Not all the essays dealt with topics like depression, cancer or child abuse. Luke Bjur of New Heights, charter in Stillwater wrote, “I have grown up in a house that uses the Bible for all of our rules and our discipline, so, to say the least, it has been in my life for all of my life….This book has given me purpose in life, and it has taught me to treat others well.”
Sneha Suresh, a fifth grader at Eagle Ridge Academy in Eden Prairie praised Listen! by Stephanie Tolan. “It taught me…that nothing is impossible…no one could get Coyote, the tameless dog, to come near them and so many gave up, but Charley’s perseverance led her to success by the end of the summer.”
Elizabeth Mae Carson, a sixth grade at Eagle Ridge, also was honored for her essay about Little Women. The book “reminded me of how important my family and friends were in my life…they have always been there for me since my first breath of life.”
Erica Olson, a fourth grader at Seven Hills Classical Academy in Bloomington praised Where the Red Fern Grows: “…it shows companionship, loyalty, friendship, love and how family matters more than anything else.”

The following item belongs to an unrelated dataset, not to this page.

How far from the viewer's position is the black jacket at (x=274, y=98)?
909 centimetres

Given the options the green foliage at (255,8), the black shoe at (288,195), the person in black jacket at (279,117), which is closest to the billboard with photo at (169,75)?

Representative Sondra Erickson, chair of the Minnesota House Education Reform Committee, and Senator Gen Olson, chair of the Minnesota Senate Education Committee praised the young people. They thanked educators and parents for encouraging reading, and encouraged young people to continue.
This is the sixth year our Center has run the writing contest. The award ceremony is held during National Charter School week.
But the contest isn’t about district or charter schools. It really celebrates writing, and this year, about reading. Though there can be great value in the internet, these young people made a vital point. Books can inspire, challenge, comfort and encourage. As Rieck wrote, “Get back to your house and crack open the cover, open your mind there are more worlds to discover.”